De la volonté politique…
Selon Azad Mze, il y a un manque évident de culture judiciaire dans le pays. Le justiciable ne comprends pas ce le fonctionnement de l’institution, qui, il est vrai, reste floue. Il lui apparaît urgent de sortir les institutions de leur situation d’opacité. Le juge Jaffar Saïd Ahmed, lui, ne s’explique pas le silence de l’opinion publique, au moment où cela s’est passé. Le fait que le débat sur l’indépendance de la justice ait été repris dans les médias aurait dû interpeller plus le citoyen. D’ailleurs, l’éviction du juge Bazia était une sorte de signal d’alarme, annonçant que le gouvernement faisait marche-arrière.

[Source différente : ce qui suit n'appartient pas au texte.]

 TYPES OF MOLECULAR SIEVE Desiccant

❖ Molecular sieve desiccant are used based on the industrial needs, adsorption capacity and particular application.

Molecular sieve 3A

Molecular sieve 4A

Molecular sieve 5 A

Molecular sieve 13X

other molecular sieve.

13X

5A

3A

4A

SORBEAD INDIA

Le silence des citoyens à la suite de cet événement était d’autant plus éloquent qu’il montrait que les juges n’avaient nullement leur appui. Un sentiment de frustration est alors apparu chez ces magistrats, qui pensaient au avoir la population avec eux.

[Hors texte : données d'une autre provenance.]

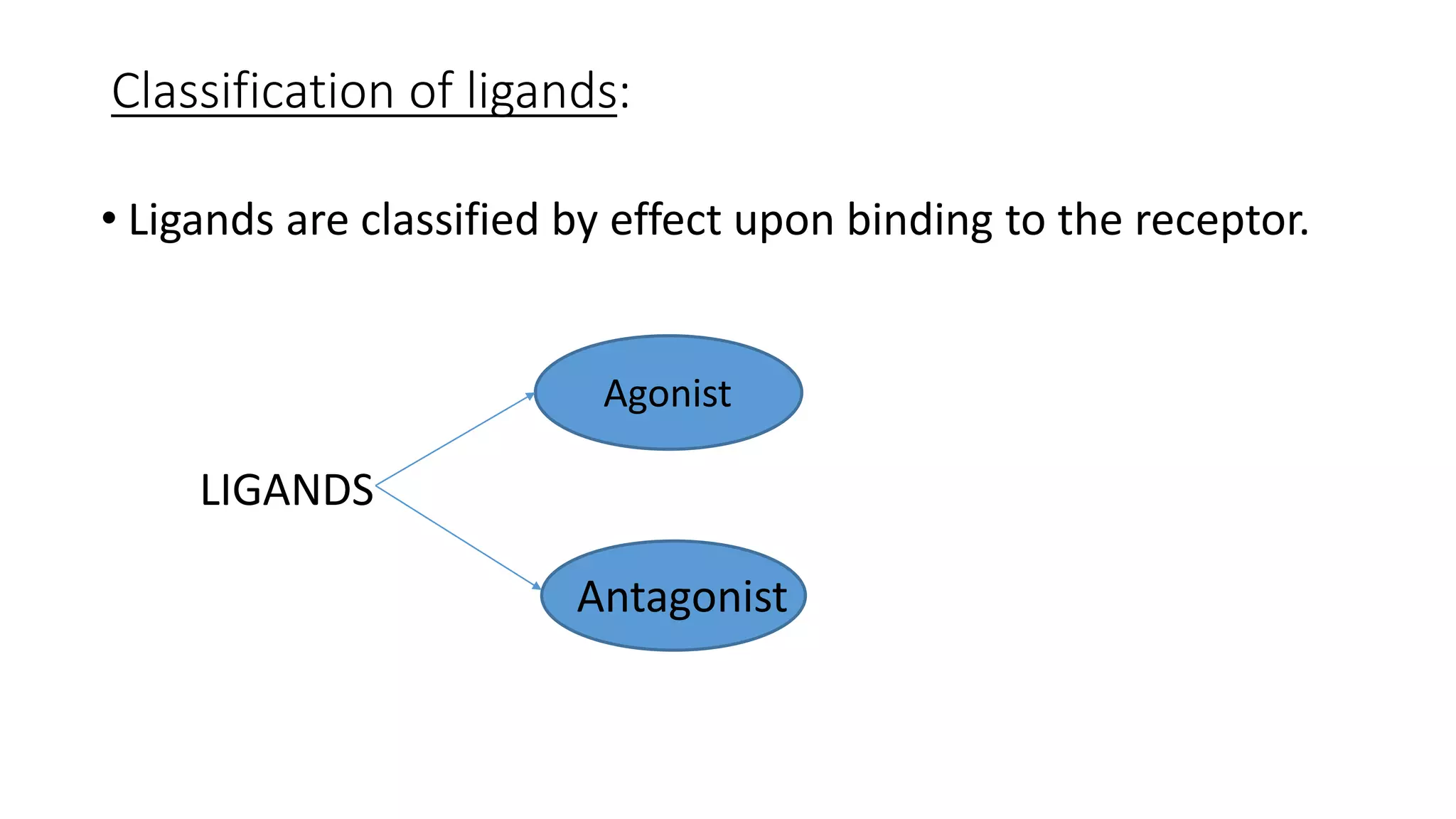 Classification of ligands:

• Ligands are classified by effect upon binding to the receptor.

LIGANDS

Agonist

Antagonist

Soeuf Elbadawi revient sur l’ingratitude de la tâche pour ces magistrats. Selon Jaffar Ahmed, le rôle d’un juge n’est pas aisé dans le pays, du fait de la culture de proximité. Cette proximité avec la population provoque une incompréhension lors de l’application des peines et de la loi en général. Ce qui cause beaucoup de malentendus entre les hommes de loi et les justiciables. De son analyse, Elikia M’bokolo retient, lui, que le blocage du système est propre à l’institution judiciaire, mais qu’il découle aussi d’un blocage politique et surtout de problèmes internes liés au fonctionnement traditionnel de cette société. A ses yeux, les juges sont pris en étau dans un système où ils n’ont aucune prise sur la suite des événements. Jaffar intervient alors pour souligner que le pire pour un jeune magistrat est de ne pas pouvoir aller à contre-courant. Son point de vue traduit une forme de pessimisme. Fatalisme de circonstance. Il admet qu’il n’accepte pas le système tel qu’il est, qu’il lutte pour le changer, mais que la machine judiciaire s’avère trop complexe, car dépendant de plusieurs autorités à la fois. Sans l’appui des forces de l’ordre, par exemple, eux, magistrats, ne peuvent rien faire.
Son constat reste sans appel. D’après lui, ils constituent un chaînon du système, mais si le système est vicié à la base, ils ne peuvent rien faire. Dans son cas, il ne se reconnaît, aujourd’hui qu’une seule obligation : celle de sa conscience. Celle d’accomplir son travail avec les faibles ressources, dont il dispose sans être corrompu. Pour Soeuf Elbadawi, l’action de ces jeunes juges ne connaîtra pas de lendemains, avant longtemps. Mais pour Jaffar Saïd Ahmed, l’espoir est permis, si seulement la volonté politique s’en mêlait. Une volonté politique qui offrirait leur indépendance aux magistrats, en leur garantissant moyens et sérénité. Pour ce qui est du côté matériel, Jaffar Saïd Ahmed en convient, la situation reste gérable, mais pour la volonté politique, les choses sont autrement plus compliquées. « L’envie de faire bien, ajoute-t-il, çà ne s’achète pas. Çà vient de nous-même et c’est ce qui nous manque ». Il est de notoriété publique en tous cas que la volonté politique n’est pas le maître-mot de ceux qui tiennent l’avant-scène du paysage politique comorien, de nos jorus. Elikia M’bokolo conclut son émission par une note optimiste, qui devrait en inspirer plus d’un, aujourd’hui : « le problème de la justice n’est pas propre aux Comores. C’est un mal qui ronge l’Afrique. Au-delà de l’Afrique, tous les pays du monde connaissent ces difficultés. Les juges étaient jeunes et portaient l’espoir en eux d’un monde meilleur. Gageons que dans un avenir proche d’autres jeunes porteront la charge de transformer les choses ».
Ali Ahmed Mahmoud
[1] « Comores, la justice face à l’Etat » dans Mémoire d’un continent. L’émission était alors produite au sein du service Magazine de Radio France Internationale.